Statistics from the Office of Children's Issues in the US show that among the 66,630 children adopted by American families between 1999 and 2011, 90.7 percent were girls.

"If our adoption policy were clear, I would have considered this method, which would also benefit those children," said Qin, expressing his concern over the chaotic adoption system, which has occasionally become embroiled in dealing scandals.

Lingering stigma

Overcoming layers of barriers is just the first step to having a child.  Bringing that child up is another equally formidable challenge against the backdrop of Chinese society's negative impression of homosexuals.

Qin now enjoys a satisfying life in a typical three-member family. Just like heterosexual couples, he and his boyfriend spend time learning about parenting at home or bringing their 14-month-old son to parks. "I don't mind if people gossip about us," he said.

Nevertheless, the influence of a deep-rooted stigma cannot be completely ignored. Most of the couples the Global Times contacted refused to talk, citing the children's privacy, and specifically, fear of negative comments from the public.

Qin has his own experience about this. When he took his baby back to his hometown, his parents seemed to be very fond of their grandson, but his mother objected to his father showing the kid around, for fear of the gossip it might lead to.

"She cares too much about other people's opinions," Qin said, "But I understood her concerns and want to make compromises in some aspects."

What he had not expected was that his mother was firmly opposed to him incorporating his boyfriend's surname into his son's name.

Currently, there is a prevailing notion that children raised by same-sex parents will naturally take on personality flaws, compared with those who have grown up in traditional families. Some even believe these children will be more likely to become homosexuals themselves in the future.

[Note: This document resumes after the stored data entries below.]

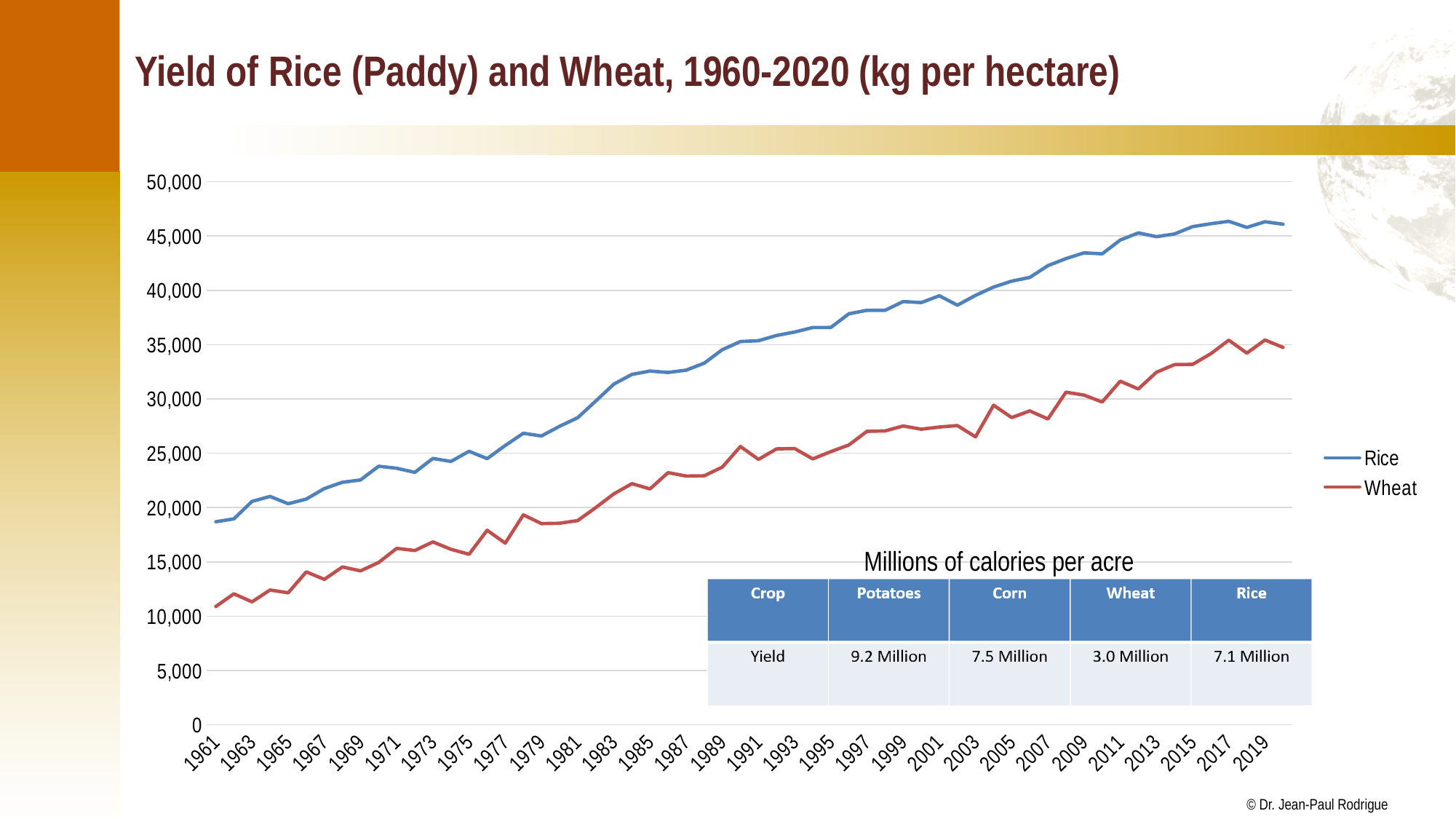
Is the value for Wheat in 1981 greater or less than 20,000? less Do the Rice yield values generally rise or fall from 1961 to 2019? rise Is the value for Wheat in 2003 greater or less than 25,000? greater Which series has the higher yield in 2019, Rice or Wheat? Rice How many series does the chart's legend list? 2 Which series is plotted with the blue line? Rice Is the value for Rice in 1961 greater or less than 20,000? less What kind of chart is shown on the slide? line chart Which series has the lowest value on the chart? Wheat Which series reaches the highest value on the chart? Rice Which two series are listed in the chart's legend? Rice and Wheat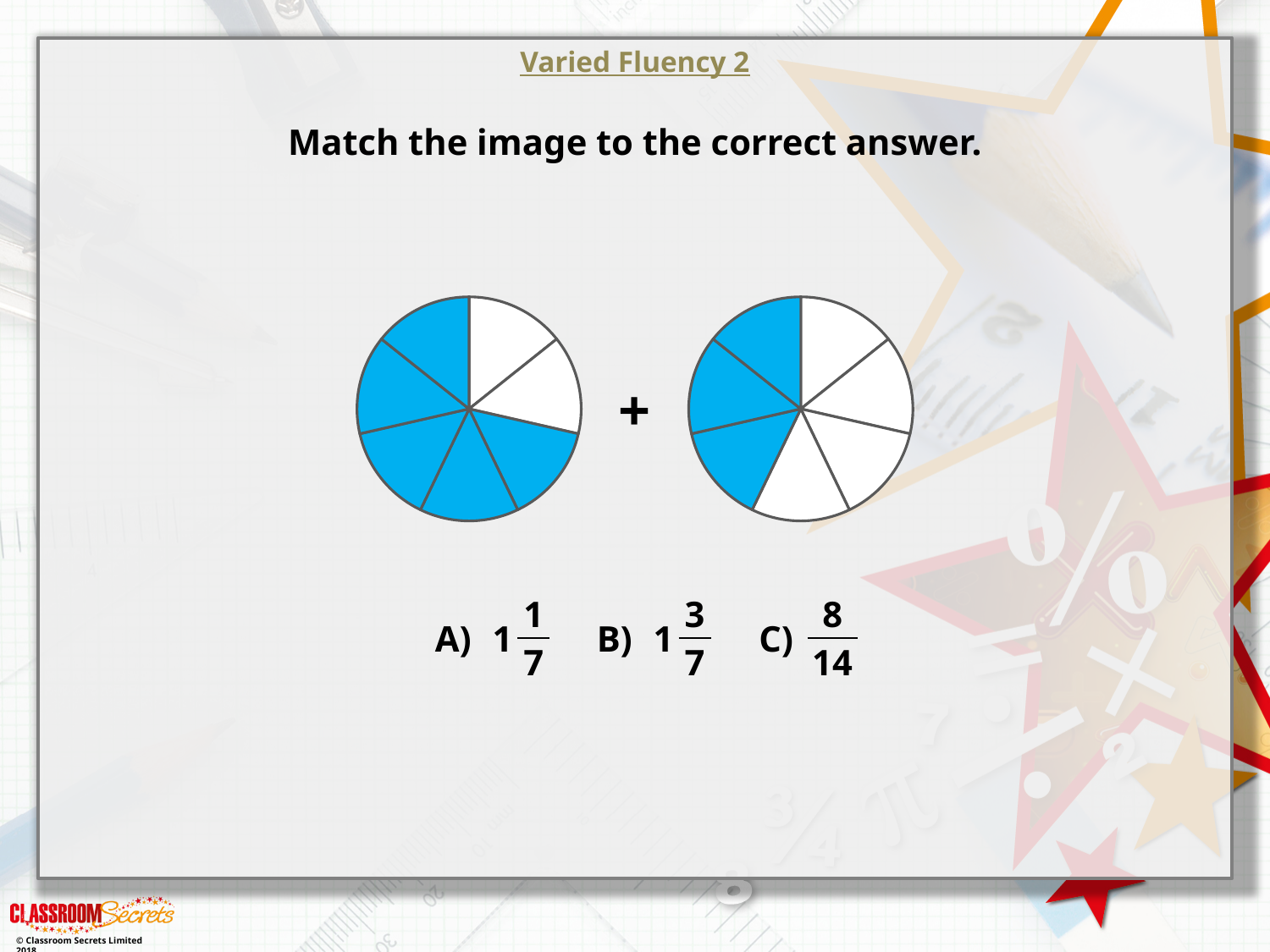
How many equal sections is the right circle divided into? 7 How many equal sections is the left circle divided into? 7 What colour are the shaded sections of the circles? blue How many sections of the left circle are left white? 2 What symbol is shown between the two circles? + Which circle has more blue shaded sections, the left or the right? left How many more blue sections does the left circle have than the right circle? 2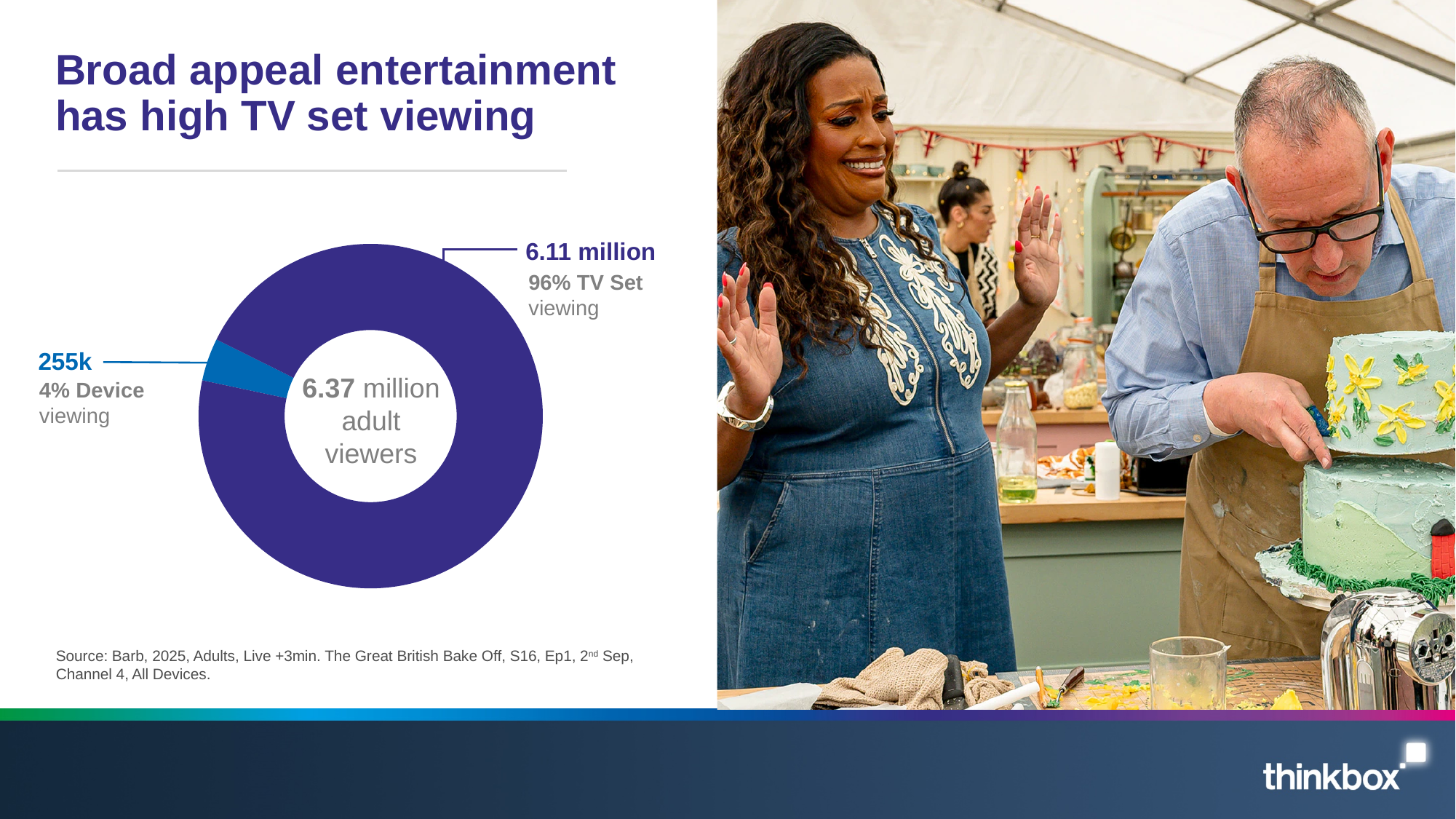
What is the title of the slide containing the chart? Broad appeal entertainment has high TV set viewing What is the value for TV Set viewing? 6.11 million How many segments does the doughnut chart have? 2 How many adult viewers does the centre of the doughnut chart show in total? 6.37 million What colour is the Device viewing segment? Blue What share of viewing is Device viewing? 4% What is the value for Device viewing? 255k What kind of chart is shown on the slide? Doughnut chart Which segment is larger, TV Set viewing or Device viewing? TV Set viewing Which segment of the doughnut chart is the smallest? Device viewing What share of viewing is TV Set viewing? 96%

"I think every parent is a combination of both paternal and maternal love, and people should realize that sexual orientation is nature instead of nurture," Qin said.

"Such an assumption is ridiculous," said Fang Gang, a sexologist and sociologist at Beijing Forestry University. "It's known that a family full of love is good for a kid's growth, and love has nothing to do with the couple's sex."

Fang stressed that if there are certain flaws that emerge in same-sex families, it should be attributed to the discrimination and hostility people hold toward them. "Factors such as violence in ordinary families would more seriously harm a child's personality."

Bowing to social prejudice, there is possibly nothing more tragic than a marriage between a gay man and a straight woman, which is the most common approach Chinese gay men choose to satisfy their parents' wishes of having grandchildren, but one that has been widely criticized for being immoral.

"Under the current system, marriage serves as the premise of childbearing, forcing a large number of gay men to enter into traditional marriages. The mainstream of society should have a rethink about the system, which is the root for the boom in marriage scams," said Guo.

Qin said he firmly stands against such a method, though his parents have also pressured him to marry a woman before.

He said he is still not sure what he would say if his son asked him some day why he has two dads but no mum. "It depends on when he raises such a question. I think it will not be tough though," said Qin.

Qin had planned to instruct the child to call him "daddy" and his lover "papa," which his mother objected to. "Maybe 'godfather' [gandie] will be a good option," he said.